- Document excerpt
□ □ □ □

Schematic of a printing process for the 3D printer.
3 Functional Testing
After development of a 3D printer for concrete structures is completed, its printing capability and function were tested focusing on the layering and dispensing of the cementitious materials. Experimental trials were performed by printing a hollow wall design (580 × 320 mm), as shown in Fig. 5. An important aspect of the test was to find out material properties and mechanical control by examining the layering condition of cementitious materials and its hardening process.
a Printing of a hollow wall using the 3D printer and b printed hollow wall for functional testing of the 3D printer.
In the experiments, paste, the mixture of cement and water, was used to find the optimum value of W/C ratio and efficient viscosity for the layering and dispensing of the cementitious materials. Then, mortar which is composed of paste and sand was tested by adding different sizes of sand to find efficient size and ratio of sand from the suitable ratio of the paste. After finding the suitable sand size and ratio of sand, PVA fibers were included in the mix to improve buildability of the printing. Different ratio of PVA fibers were tested to find the optimal mix for the printing of cementitious material. Also, the slump-flow tests for each tested material were performed to seek an efficient viscosity of the materials from the values of slump flow spread. Then, hollow walls are printed with each cementitious material. Therefore, the appropriate mix design ratio for the printer was determined and tested from the result of experiments. After finding optimal mix ratio for the cementitious materials for the printing, mixtures’ compressive strength is determined using BS 1881-116:1983.
Throughout the functional testing, an ordinary commercial general type 1 cement was used. Two sizes of sand, maximum size of 0.8 mm and 0.7 mm, and polyvinyl alcohol (PVA) fibers were used to determine a suitable and efficient mix design ratio for the printer to print the hollow wall. Before the printing of each hollow wall with the different mix design, a trial run of cementitious materials using the 3D printer was participated to determine settings of the printing such as motion speed of the nozzle, a rotational speed of a screw and height of the nozzle. During the experimental trials, the diameter of the nozzle tip was 30 mm, and the bed size corresponding to the total range of the nozzle movement on each axis was 1 × 1 × 1 m.

□ □ □ □

- Data shown
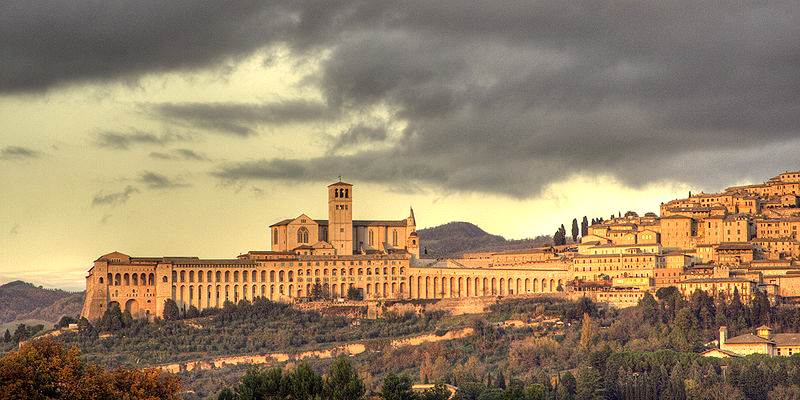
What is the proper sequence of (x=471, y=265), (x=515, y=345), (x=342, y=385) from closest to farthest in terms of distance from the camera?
(x=342, y=385)
(x=515, y=345)
(x=471, y=265)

□ □ □ □

- To be done
Give again, word for word, the part of the 3D printer testing text from "3 Functional Testing" up to and including "of the 3D printer.". The lines that come after the 3D printer text are separate material and have nothing to do with it.

- Response
3 Functional Testing
After development of a 3D printer for concrete structures is completed, its printing capability and function were tested focusing on the layering and dispensing of the cementitious materials. Experimental trials were performed by printing a hollow wall design (580 × 320 mm), as shown in Fig. 5. An important aspect of the test was to find out material properties and mechanical control by examining the layering condition of cementitious materials and its hardening process.
a Printing of a hollow wall using the 3D printer and b printed hollow wall for functional testing of the 3D printer.